The researchers, led by Mikael Käll, also at Chalmers, made their motor by trapping gold nanorods in optical tweezers, which work by confining the nanorods near the focus of a laser beam. They rotated the rods by circularly polarizing the laser light and observed how fast the structures spun round by measuring the light scattered off them.

“The recorded signal provides us with information about the rotation, as well as the local temperature of the nanorods,” Shao tells nanotechweb.org. “We confirmed the scattering mechanism by theoretical calculations and rotational dynamical analysis.”

Stir bars and drills

The fast rotating nanomotors could be used in a variety of optomechanical sensing and actuation applications, he adds. “One possibility is to use them as stir bars to rapidly mix solutions in very small volumes, and perhaps thus control chemical reactions – for example, in micro or nanofluidic chips.
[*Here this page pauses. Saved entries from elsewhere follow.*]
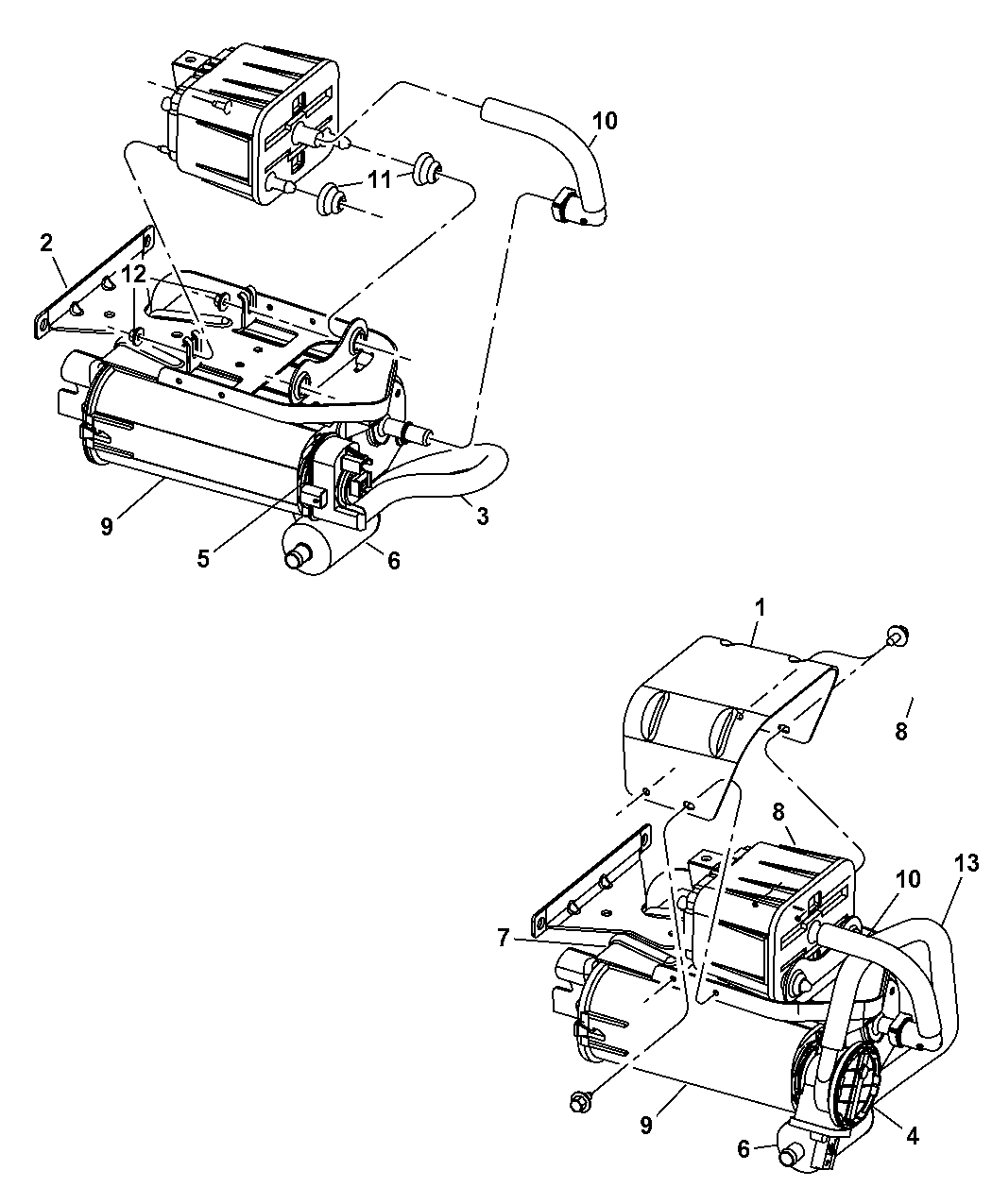 10
11
2
12
9
5
6
3
1
8
8
10
13
7
9
6
4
It might also be possible to exploit the rotation to probe the local viscosity and temperature of a sample, as well as molecular surface reactions – as we indeed show by proof-of-principle demonstrations in our study. The mechanical rotary motion of the nanorods might also be used to ‘drill’ tiny holes in thin membranes or surfaces.”
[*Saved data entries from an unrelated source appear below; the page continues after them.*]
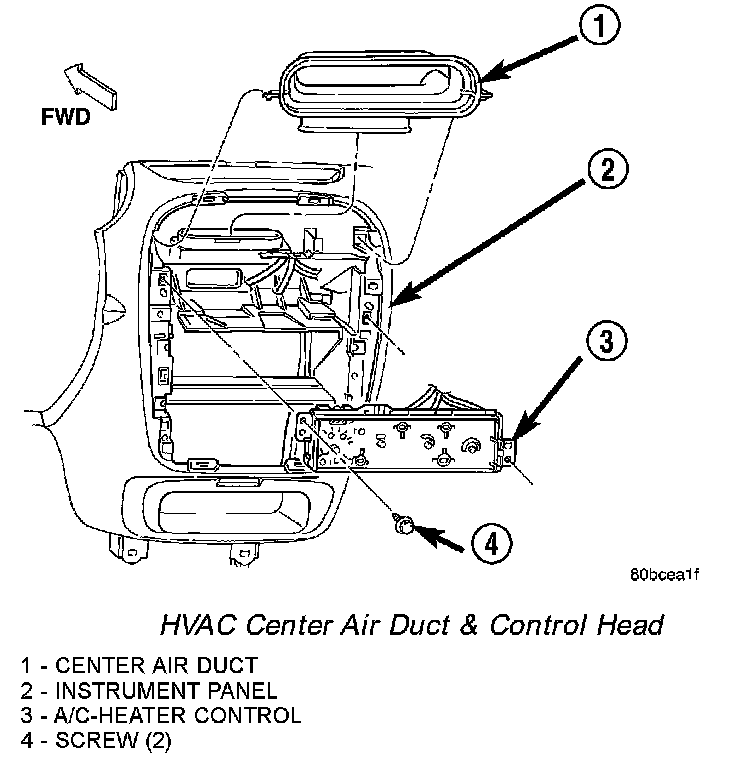 FWD

1

2

3

4

80bcea1f

HVAC Center Air Duct & Control Head

1 - CENTER AIR DUCT
2 - INSTRUMENT PANEL
3 - A/C-HEATER CONTROL
4 - SCREW (2)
The team, reporting its work in ACS Nano DOI: 10.1021/acsnano.5b06311, is now busy looking at how the rotation depends on nanoparticle shape, size and composition. “We are also trying to better understand the movement of nanoparticles trapped in focused light fields and want to develop the idea of using these particles as molecular sensors – for example, by functionalizing them so that they can capture specific molecules from solution.”

We also hope to employ spectroscopic probes, such as surface plasmon resonance and Raman analysis, to obtain more information about what is happening on the surfaces of rotating nanoparticles – for instance, when they are exposed to molecules.